In some constructs of Australian exhibitions, the Annandale Imitation Realists and their shows in Sydney and Melbourne, and the Roar group from Melbourne, who were also exhibited in Sydney and Canberra, are considered as of major significance, but are omitted from this book. The Print Council of Australia, so critical in circulating ideas concerning contemporary art in its exhibitions through the medium of printmaking from the mid-1960s through to the present, is also largely ignored.

Some would imagine that authors of a book focusing on art exhibitions in Australia would feel compelled to address the peculiarly Australian phenomenon of the Archibald Prize exhibition that has been such a feature of the Australian art scene since 1921. In the same breath, one could mention Sculpture by the Sea that commenced in Bondi in 1997 and in Cottesloe Beach in Perth in Western Australia in 2005 and which annually attracts about half a million viewers and has had a significant impact on the exhibiting of sculpture in this country. Neither of these annual exhibitions may fit the curatorial and museum model explored in this book, but both are integral parts of the art exhibition scene in Australia.


On reading this book, and I must declare that I read every word of the text, the appendices and the footnotes, I realised that it is more of an invaluable handbook for those already working within the curatorial profession – art museum personnel – than a book for the general reader interested in the history and the development of art exhibitions in Australia. Strengths of the book lie more in the individual case studies than in the overall picture. There is an excellent account of the origins and the development of the Asia-Pacific Triennials at the Queensland Art Gallery in Brisbane, which corrects some of the self-serving anecdotal accounts that have distorted reality. On the subject of Asian art, curiously the 4A Centre for Contemporary Asian Art is discussed at some length, but Judith Neilson’s White Rabbit Gallery is passed over in silence, despite another ‘private’ museum, MONA, attracting considerable attention.

Another major strength of the book is an account of the development of Aboriginal and Torres Strait Islander art exhibitions and their move from the periphery to centre stage. It is an area that has experienced a phenomenal growth in scholarship in recent years, but it is still dominated by ‘outsiders’ with the Indigenous voice a subject of study and not the dominant voice owning the discourse.

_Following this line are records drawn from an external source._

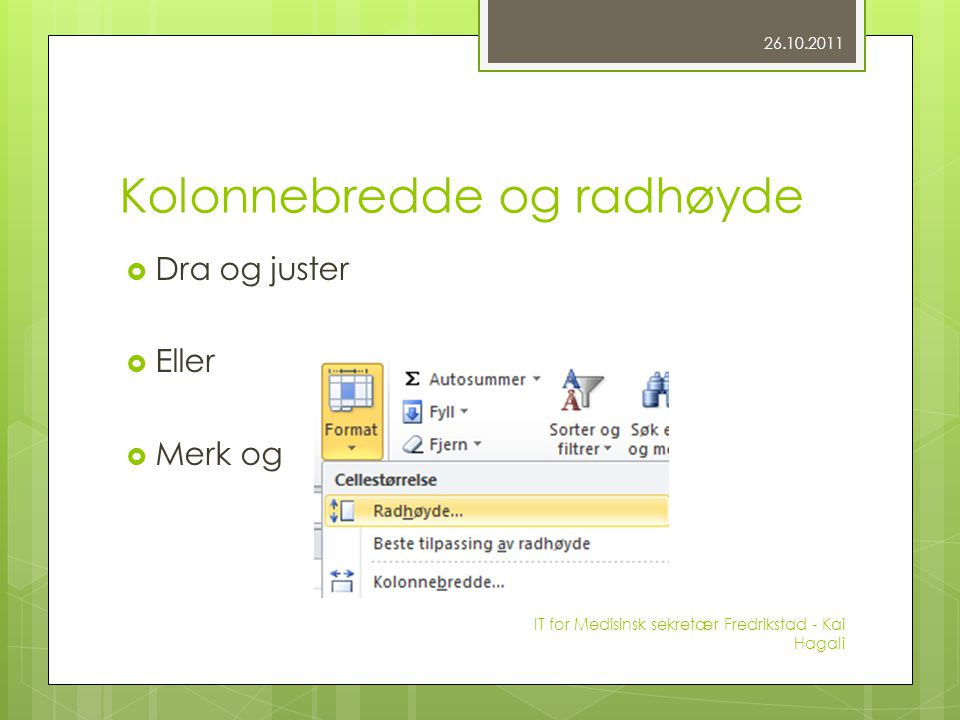 Kolonnebredde og radhøyde  Dra og juster  Eller  Merk og 26.10.2011 IT for Medisinsk sekretær Fredrikstad - Kai Hagali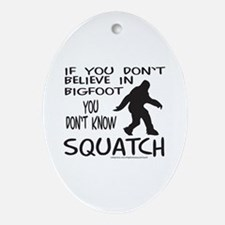 YOU DON'T KNOW SQUATCH Ornament (Oval)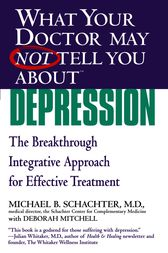 What Your Doctor May Not Tell You About(TM) Depression by Michael B. Schachter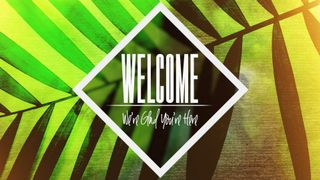 Palm Sunday (Welcome)
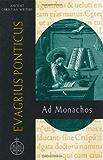 Evagrius Ponticus: Ad Monachos (Ancient Christian Writers)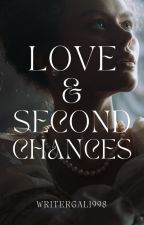 Love & Second Chances by writergal1998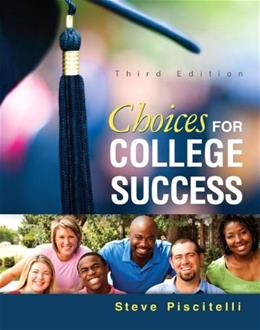 Choices for College Success, by Piscitelli, 3rd Edition 9780321908698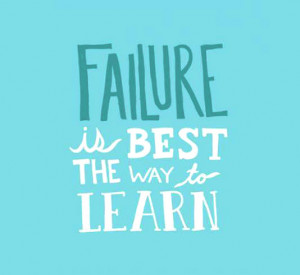 Failure is the best way to learn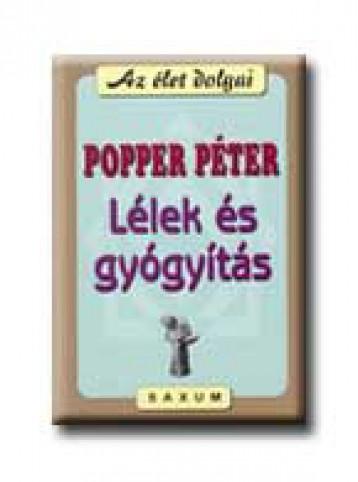 LÉLEK ÉS GYÓGYITÁS - Ebook - POPPER PÉTER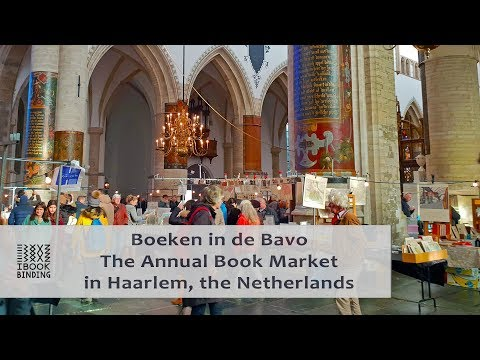 Boeken in de Bavo – The Annual Book Market in Haarlem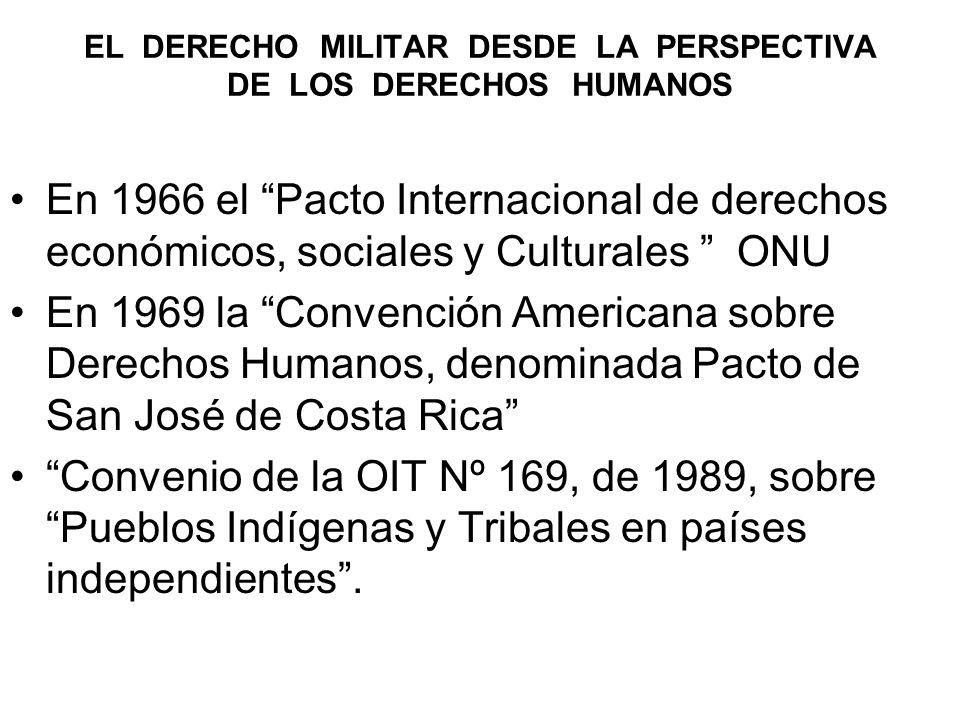 EL DERECHO MILITAR DESDE LA PERSPECTIVA DE LOS DERECHOS HUMANOS En 1966 el Pacto Internacional de derechos económicos, sociales y Culturales ONU En 1969 la Convención Americana sobre Derechos Humanos, denominada Pacto de San José de Costa Rica Convenio de la OIT Nº 169, de 1989, sobre Pueblos Indígenas y Tribales en países independientes.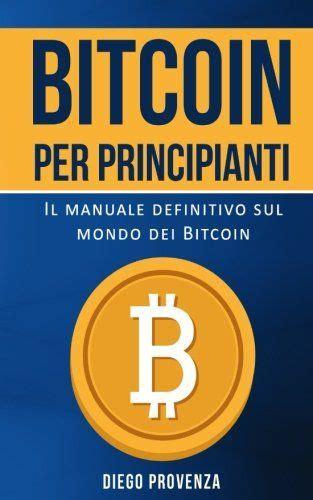 Bitcoin Per Principianti Il Manuale Definitivo Sul Mondo Dei Bitcoin
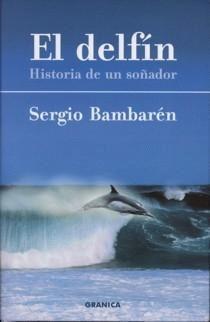 El Delfin / The Dolphin  by  Sergio Bambaren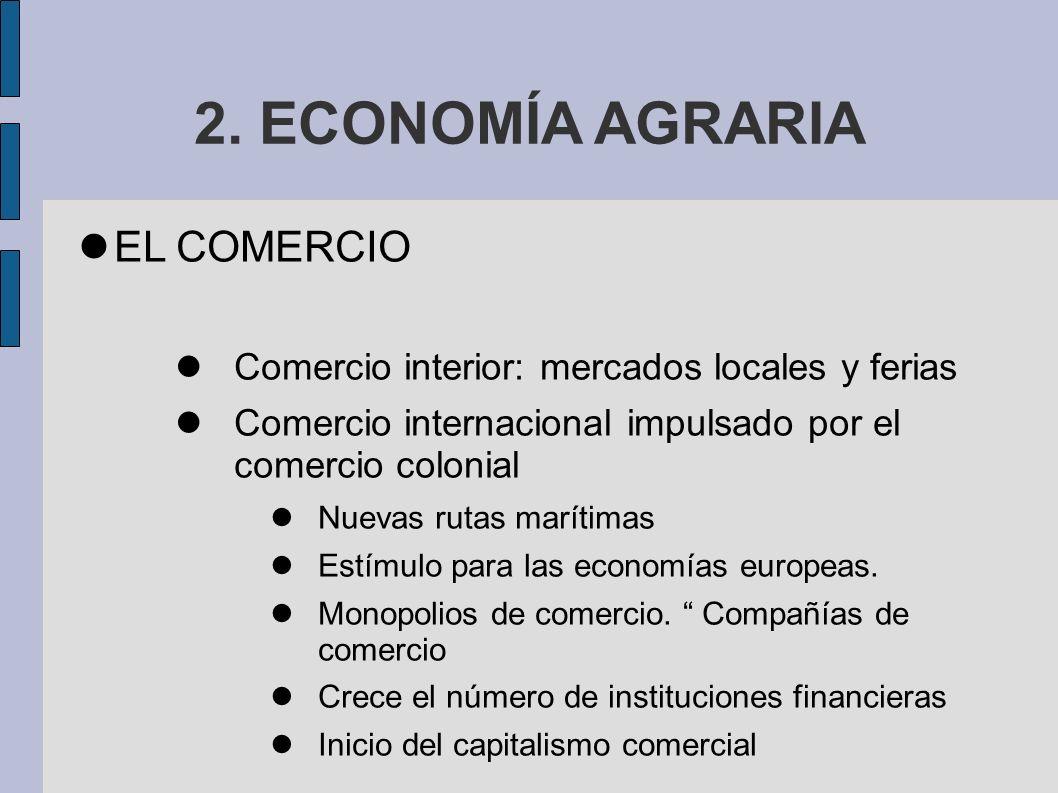 2. ECONOMÍA AGRARIA EL COMERCIO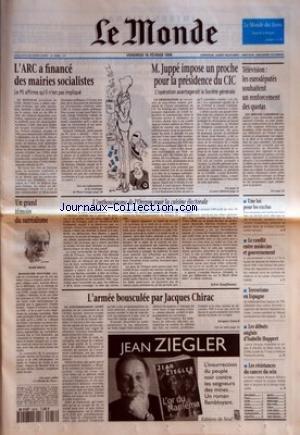 MONDE (LE) [No 15880] du 16/02/1996 - L'ARC A FINANCE DES MAIRIES SOCIALISTES - M. JUPPE IMPOSE UN PROCHE POUR LA PRESIDENCE DU CIC - TELEVISION - LES EURODEPUTES SOUHAITENT UN RENFORCEMENT DES QUOTAS - UN GRAND TEMOIN DU SURREALISME - L'ENTHOUSIASME DE L'OREGON POUR LA CUISINE ELECTORALE PAR SYLVIE KAUFFMANN - L'ARMEE BOUSCULEE PAR JACQUES CHIRAC PAR JACQUES ISNARD - UNE LOI POUR LES EXCLUS - LE CONFLIT ENTRE MEDECINS ET GOUVERNEMENT - TERRORISME EN ESPAGNE - LES DEBUTS ANGLAIS D'ISABELLE HU par Collectif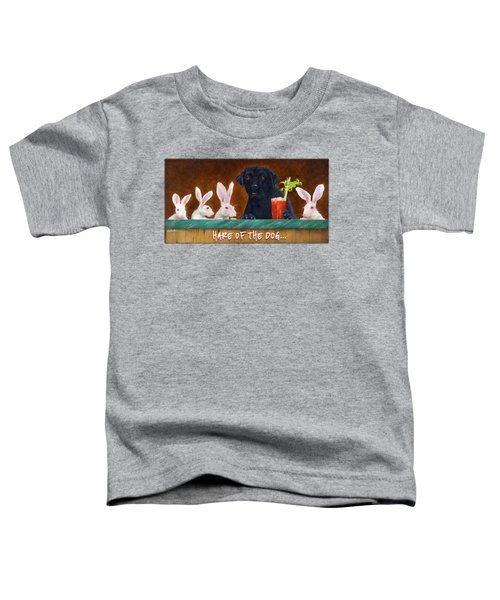 Hare Of The Dog... Toddler T-Shirt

Throughout the volume there are many pleasant surprises, including listings of key survey exhibitions, particularly those mounted by Robert Lindsay at the NGV; a detailed and partisan account of the feminist intervention into curatorial strategies and the mounting of exhibitions as well as a moving engagement with the art made in response to HIV/AIDS in a section of the book entitled ‘Art for a cause'. The manuscript would have benefited from closer proof reading, especially in the appendices and index, to avoid such embarrassing revelations in the Institutional Career Paths section, that both Nick Mitzevich and Gerard Vaughan are continuing in the role of director of the National Gallery of Australia. In view of the enormity of the data contained in this volume, typographical transgressions are minor, even if at times annoying.

Australian Art Exhibitions: Opening our eyes is in many ways a landmark publication – a first concerted attempt made to isolate the different strands involved in the presentation of Australia’s visual culture. The decision made to extend the chronological scope of the book from the original proposed closing date of 2009 to 2018 has inevitably exposed the project to the tides of change that confront anyone trying to write a history of the present. The considerable achievement of this book has been to chart the various curatorial paths and strategies adopted by people working both inside and outside the official art establishment and the discussion of the fascinating intersections between these various paths. Although it is possible to note various lacuna and to question the choice of exhibitions, curators and events on which to focus, this book lays the foundation on which future scholarship in this area will build.